## What you will do
Could you filter the records below down to the lines that include the word "marking"?
──────── Provided entries ────────
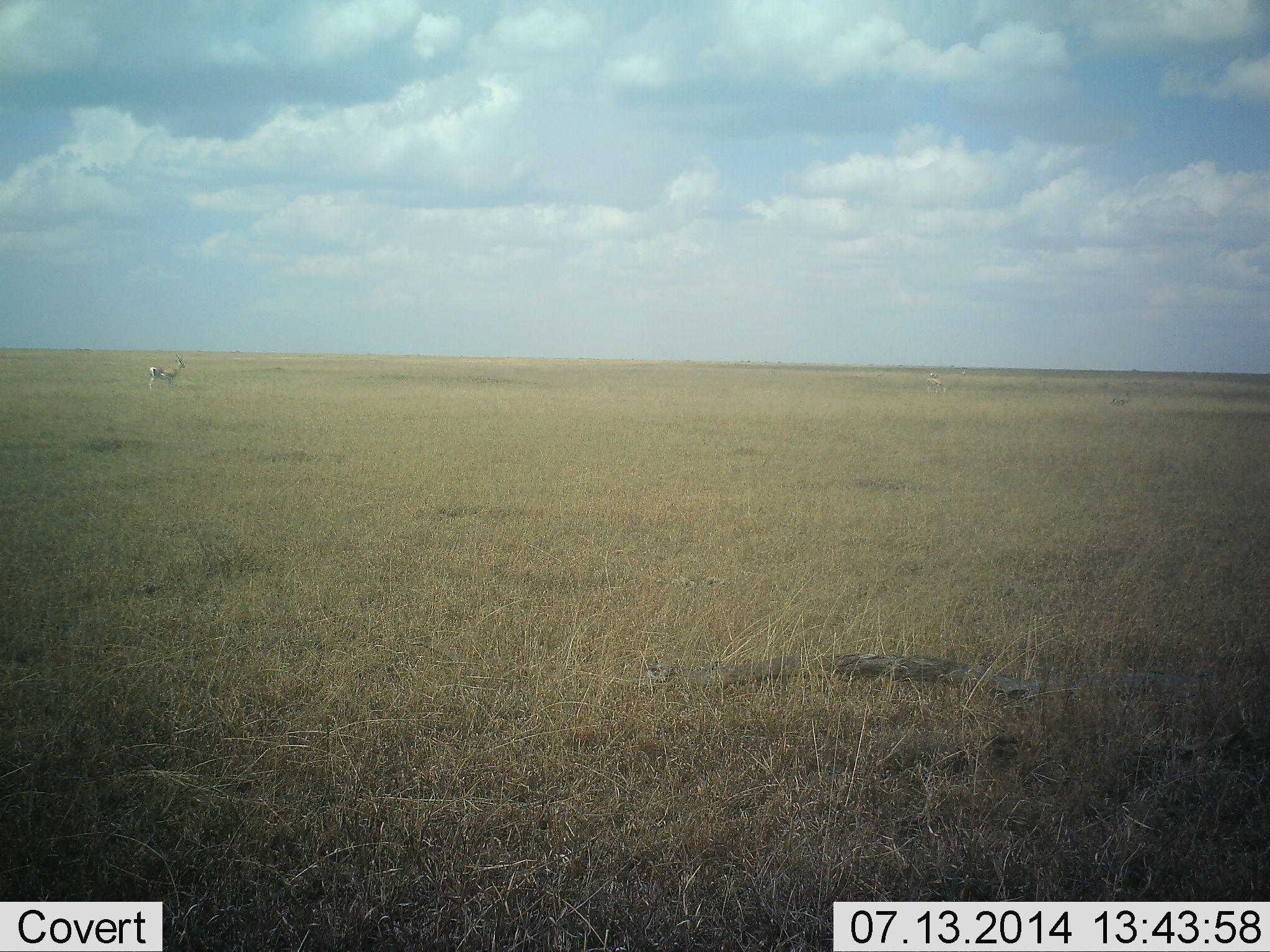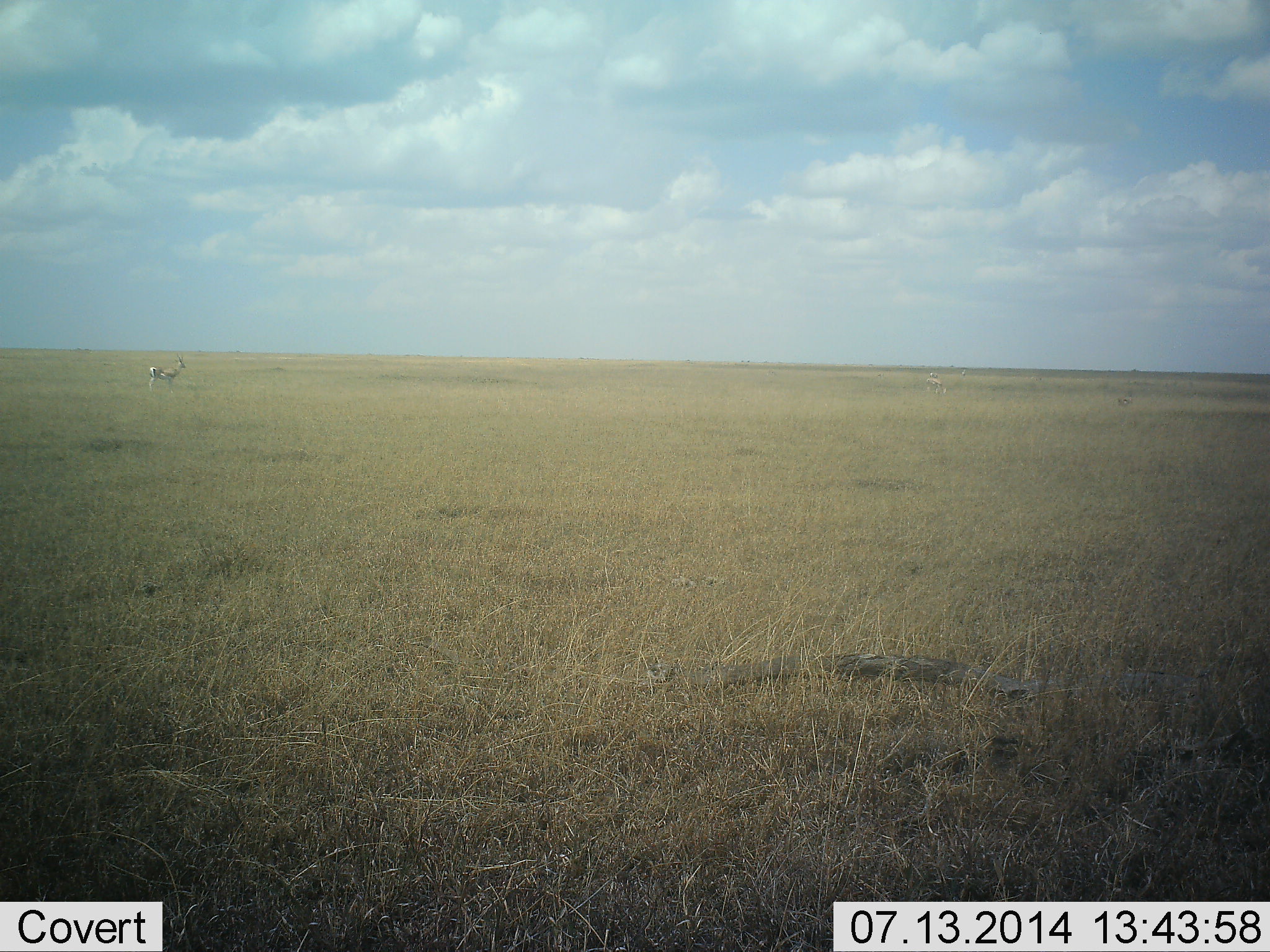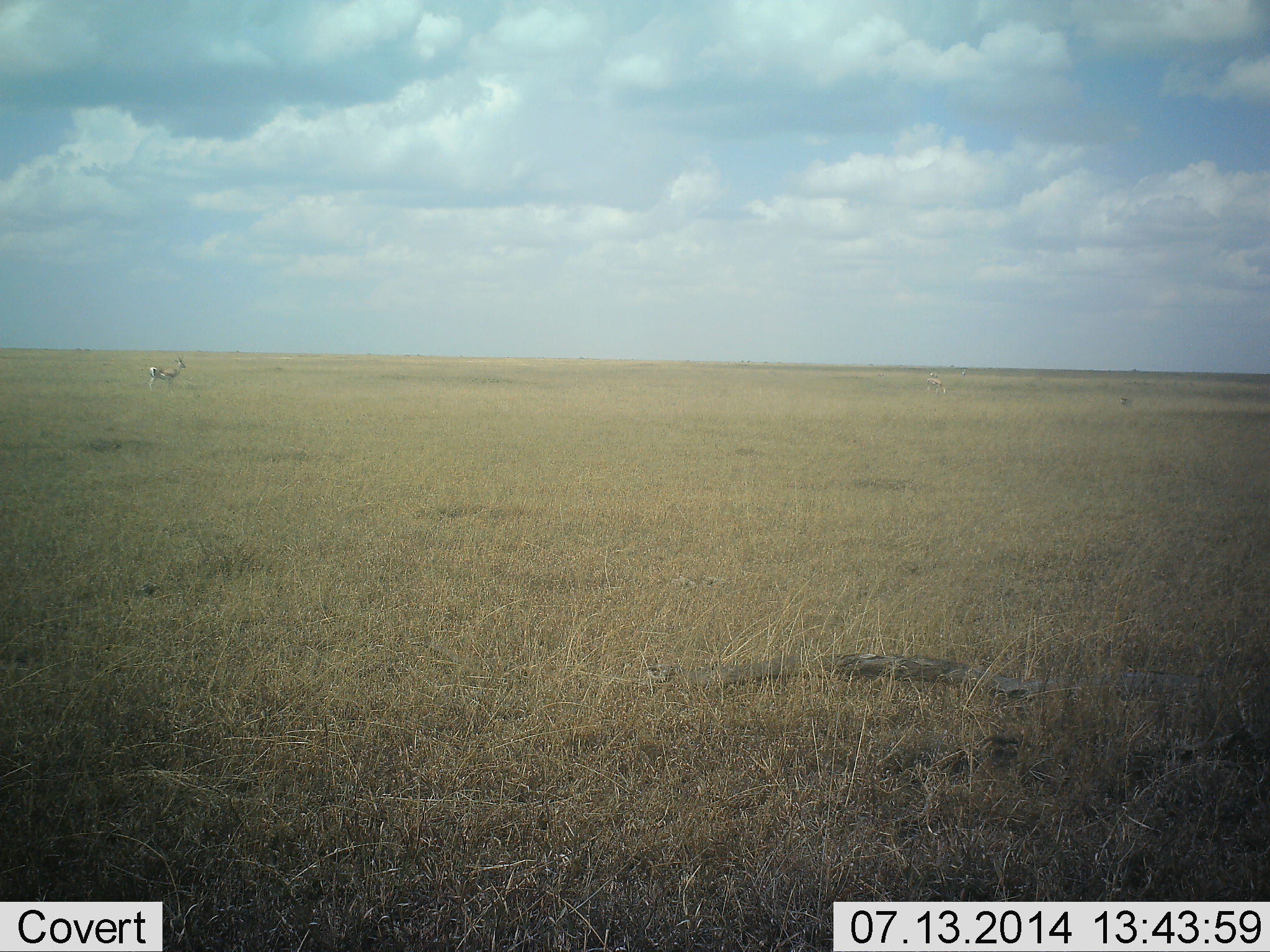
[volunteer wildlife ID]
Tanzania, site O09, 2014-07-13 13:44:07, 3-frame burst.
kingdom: Animalia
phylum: Chordata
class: Mammalia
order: Artiodactyla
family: Bovidae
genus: Eudorcas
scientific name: Eudorcas thomsonii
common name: thomson's gazelle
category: gazellethomsons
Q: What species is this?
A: Gazellethomsons (thomson's gazelle) (Eudorcas thomsonii).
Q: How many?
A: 1.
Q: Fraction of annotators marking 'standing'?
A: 100%.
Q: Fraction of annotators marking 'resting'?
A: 0%.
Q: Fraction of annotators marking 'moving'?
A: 0%.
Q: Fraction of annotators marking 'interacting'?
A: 0%.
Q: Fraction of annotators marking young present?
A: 0%.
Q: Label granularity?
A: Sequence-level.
────────
## Written answer
Q: Fraction of annotators marking 'standing'?
Q: Fraction of annotators marking 'resting'?
Q: Fraction of annotators marking 'moving'?
Q: Fraction of annotators marking 'interacting'?
Q: Fraction of annotators marking young present?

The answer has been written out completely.